If they can acknowledge your feelings, they will be able to commit to changing. Narcissists don’t live in that world. They don’t even want to buy a ticket. They think they’re perfect, and they think an, “I’m sorry” is going to cut it without any subsequent work.
#4 You Think, “Wow, You’re Changing!”
Narcissists love to say sorry when they want you to believe they’re changing for the better. It gives them a little more time, you see, and they can’t wait to watch you react to that.
I am so sorry. I promise I will do better.
I promise I’ll change.
This is a big mistake. Falling into this trap means it’s going to open future doors of similarity. Whenever the narcissist makes a mistake or hurts your feelings, they are going to think they can get away with anything and everything.
Based on what?
Based on the premise that “they’re doing their best, and they’re trying to be better.”

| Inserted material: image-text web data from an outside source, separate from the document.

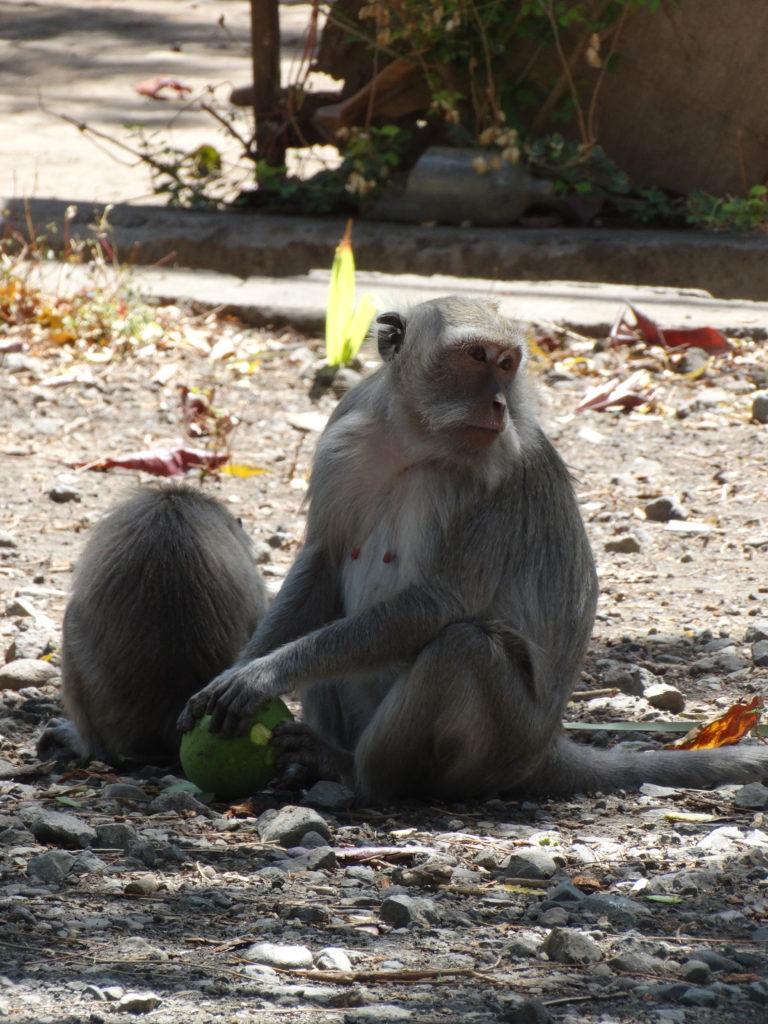 Singe mangeant une noix de coco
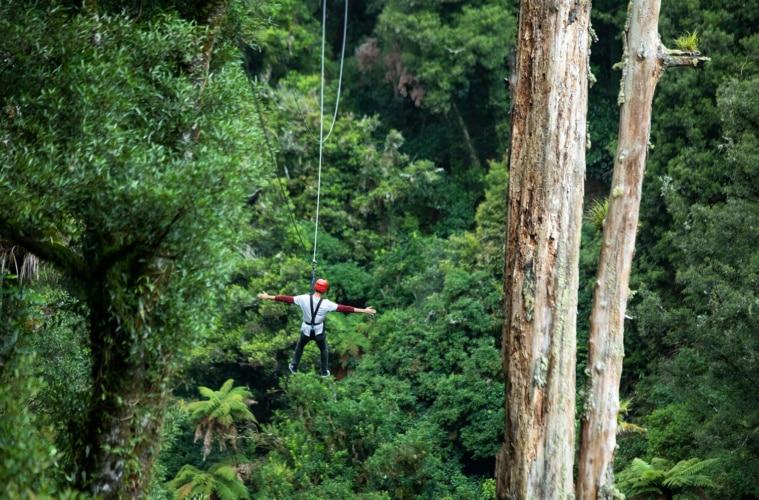 Mann breitet Arme aus bei Ziplining im Wald von Rotorua in Neuseeland
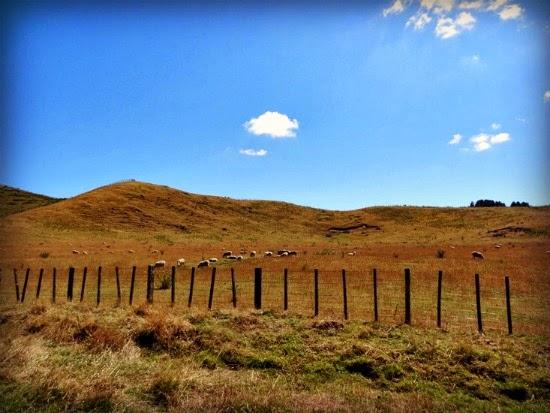 New Zeland.
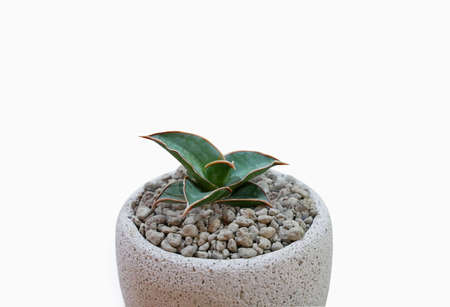 Small plant in pot succulents or cactus isolated on white background. Minimal style design with plants.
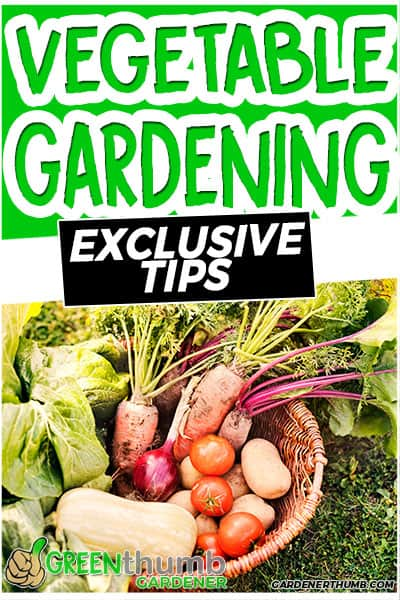 vegetable gardening tips and tricks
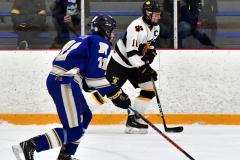 CIACT Ice Hockey D3 QFs; #1 Hand 5 vs. #8 Newtown 0 - Photo # 553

#5 Wanting Life Back to Normal
Quick! Let’s sweep what I did wrong under the carpet so we can just get on with the day and pretend like nothing happened!
Wouldn’t that be great!
Everybody just ignores me, lets me do what I do, and then acts as though we are all fine!
Wow. Is it really that easy in their eyes?
Well – yes. That’s how they think. That’s what they expect.
#6 Cover The Cracks
Oops, look at all this mess. I know just what will cover this. I will say sorry and it will work like a cheap plaster over a huge, deep crack.
A narcissist could have written that – and it’s exactly what they love to think.
They see a problem, and they want to pacify it. How do they do that? Well, they will use your sadness as the catalyst for them appearing to save the say with an apology.
What they actually want is to just cover up what they did wrong.
Nobody suspects!
Everybody just gets on with their day!
Nothing to see here!
Avoiding the attention that comes with a non-apology, the narcissist is able to move past real issues without taking accountability for any of it. It can be so damaging when there are people they hurt left, right, and center who find it difficult to move past their wrongdoing.